■ **ТЕКСТ ДОКУМЕНТА**:
◇ ◇ ◇ ◇ ◇

Шамшад Абдуллаев. "Атмосфера и стиль"
Шамшад Абдуллаев в высшей степени сознательно подходит к своей работе. Обладая безупречным вкусом, он принадлежит к редкой породе думающих поэтов, поэтов-законодателей, умеющих извлекать из собственной поэтической практики общезначимые уроки. Таким в Новом Свете был Эдгар По, во Франции – Поль Валери, у нас – Андрей Белый и Мандельштам, чей "Разговор о Данте" остается непревзойденным трактатом по поэтике. Если говорить о "здесь и сейчас", то это, безусловно, Аркадий Драгомощенко, создавший своеобразную философию языка, в которой сплавлены идеи русских формалистов, лингвистика Соссюра, прочитанная сквозь призму грамматологии Деррида, и концепция непроизводительной траты Батая. Тексты Шамшада Абдуллаева, конечно, не столь фундированы; он избегает непосредственно обращаться к философскому дискурсу; "теория" в строгом смысле его не интересует. В отличие от того же Драгомощенко, Абдуллаева трудно назвать интеллектуалом (да он и не стремится им быть, по крайней мере в западном – просвещенческом – смысле этого слова). И тем не менее введением в его поэзию лучше всего могло бы послужить какое-нибудь его же эссе, "Атмосфера и стиль" например, или "Поэзия и вещь", или "Идеальное стихотворение как я его понимаю". В них с предельной ясностью сформулированы эстетические пристрастия, очерчены культурные ориентиры, упомянуты необходимые имена; так что мне остается лишь повторить, на несколько иной лад, уже сказанное – и сказанное куда убедительней – самим поэтом.
Однако сначала одно предварительное замечание. Шамшад Абдуллаев пишет по-русски, но с явственным иностранным "акцентом". Этот "акцент" чувствуется во всем, от стилистических предпочтений до тематики, от интонационного рисунка до системы мотивов; но главным образом онсказывается в отсутствии привычных социальных, исторических, литературных, наконец, геополитических реалий, то есть того поля референций, без которого немыслима конвенциональная русскоязычная лирика. Поэзия Абдуллаева существует в иной системе координат, в ином контексте. Строго говоря, кроме языка как такового ее мало что объединяет с русской поэзией, русским культурным сознанием вообще.

◇ ◇ ◇ ◇ ◇

■ **ВОПРОСЫ К ТЕКСТУ**:
1 – Ответьте на вопросы по тексту о поэзии Шамшада Абдуллаева:
(a) Кто назван поэтом-законодателем во Франции?
(b) Какое сочинение Мандельштама названо непревзойденным трактатом по поэтике?
(c) На каком языке пишет Шамшад Абдуллаев и что заметно в его письме?
2 – Перепечатайте из текста о поэзии Шамшада Абдуллаева фрагмент, который начинается со слов «Однако сначала одно» и заканчивается словами «культурным сознанием вообще.».

■ **ФРАГМЕНТ НАБОРА ДАННЫХ**:
◇ ◇ ◇ ◇ ◇

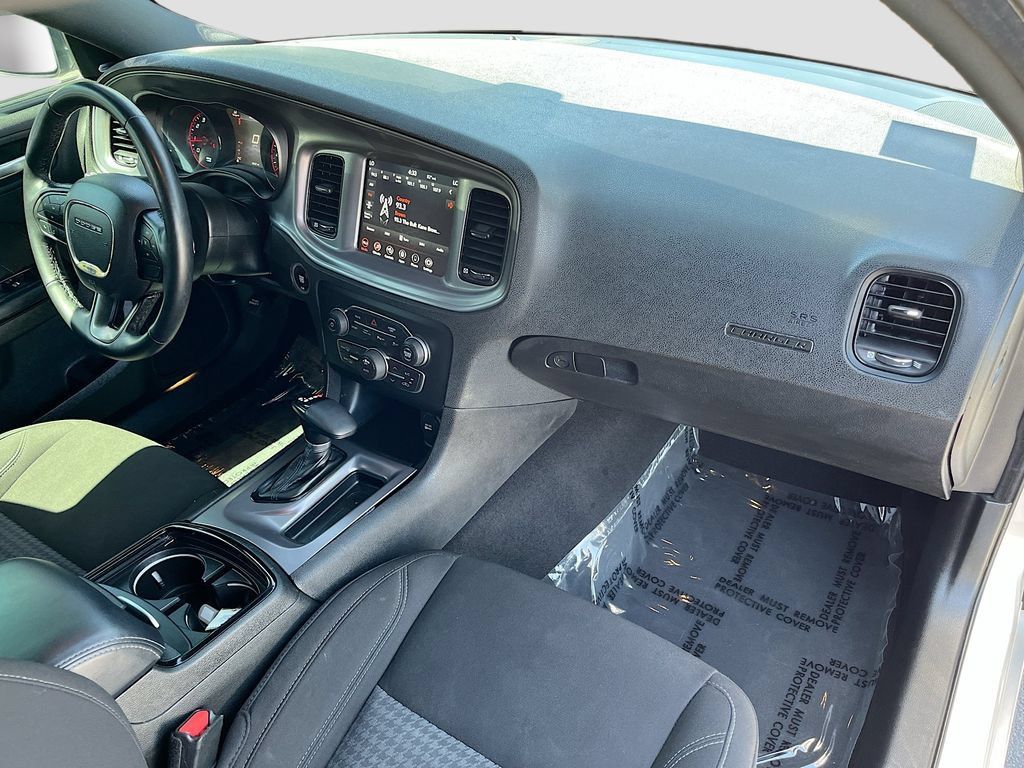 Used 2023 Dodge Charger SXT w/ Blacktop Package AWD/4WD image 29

◇ ◇ ◇ ◇ ◇

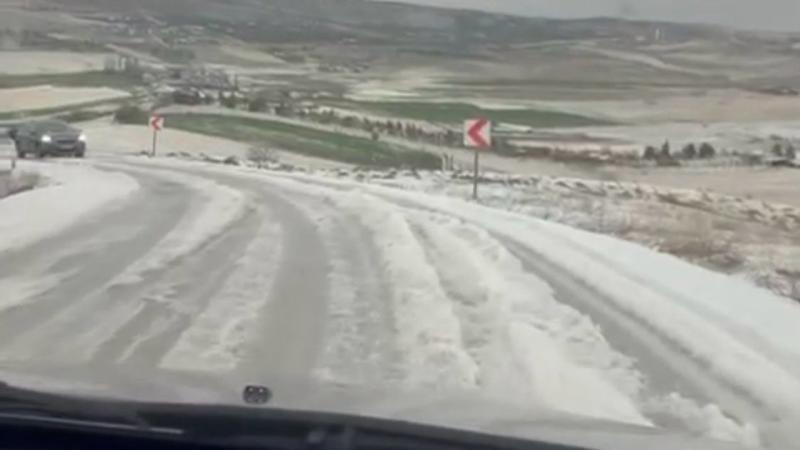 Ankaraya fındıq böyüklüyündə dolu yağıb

◇ ◇ ◇ ◇ ◇

■ **ОТВЕТЫ**:
1 –
(a) Поль Валери.
(b) «Разговор о Данте».
(c) Он пишет по-русски, но с явственным иностранным «акцентом».

2 –
Однако сначала одно предварительное замечание. Шамшад Абдуллаев пишет по-русски, но с явственным иностранным "акцентом". Этот "акцент" чувствуется во всем, от стилистических предпочтений до тематики, от интонационного рисунка до системы мотивов; но главным образом онсказывается в отсутствии привычных социальных, исторических, литературных, наконец, геополитических реалий, то есть того поля референций, без которого немыслима конвенциональная русскоязычная лирика. Поэзия Абдуллаева существует в иной системе координат, в ином контексте. Строго говоря, кроме языка как такового ее мало что объединяет с русской поэзией, русским культурным сознанием вообще.